His son Chien Chung Pei said on Thursday that his father had died overnight, the New York Times reported.
Pei gave “this century some of its most beautiful interior spaces and exterior forms,” said the jury of the Pritzker Architecture Prize, which Pei won in 1983.
Though reserved and supremely diplomatic, Pei’s face, always crowned by round thick-rimmed glasses, could break unexpectedly into a wide, dazzling smile. He approached clients with charm and a quick wit, and they usually succumbed happily.
“Mr. Pei is at once the most pragmatic and the most visionary of architects, his work poised skillfully between the demands of the real world and the dreams of art,” Paul Goldberger, architecture critic of the New York Times, wrote in 1989 after the opening of the Louvre pyramid in Paris.
Pei’s more than 50 projects ranged from the Musee d’Art Moderne in Luxembourg (2006) and the 72-story Bank of China Tower in Hong Kong (1989) to the John. F. Kennedy Library in Boston (1979) and the Rock and Roll Hall of Fame and Museum in Cleveland (1995).
Among his many honors were the American Institute of Architects’ Gold Medal in 1979; the Grande Medaille d’Or from the Academie d’Architecture de France three years later; and the Presidential Medal of Freedom, the highest civilian honor in the U.S., from President George H.W. Bush in 1992.
Shanghai Youth
Ieoh Ming Pei was born in Canton, China (now Guangzhou), on April 26, 1917, the son of a bank manager. His family later moved to Suzhou, a city near Shanghai. As a young boy, Pei was enthralled by construction of high-rise buildings in Shanghai and Hong Kong.

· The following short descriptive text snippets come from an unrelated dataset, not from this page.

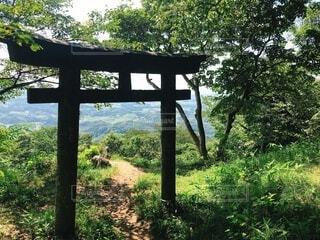 森林,鳥居,異世界
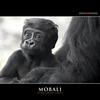MOBALI by Matthias Besant
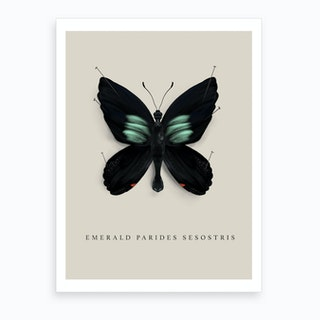 Butterfly No8 Art Print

He came to the U.S. to study architecture at age 17, receiving a bachelor’s degree from the Massachusetts Institute of Technology in 1940 and a master’s from Harvard University’s Graduate School of Design in 1946. At Harvard, he studied with Walter Gropius, one of the masters of modern architecture.
Pei honed his skills, in both design and coddling clients, under the tutelage of the prominent New York real estate developer William Zeckendorf Sr. As in-house architect for Zeckendorf’s Webb & Knapp Inc., Pei designed shopping centers, offices and residential towers, such as Manhattan’s Kips Bay Plaza.
“I believe that architecture is a pragmatic art,” Pei said. “To become art it must be built on a foundation of necessity.”
In 1955, he left Zeckendorf to form I.M. Pei & Associates, which would become I.M. Pei & Partners in 1966 and then Pei Cobb Freed & Partners in 1989.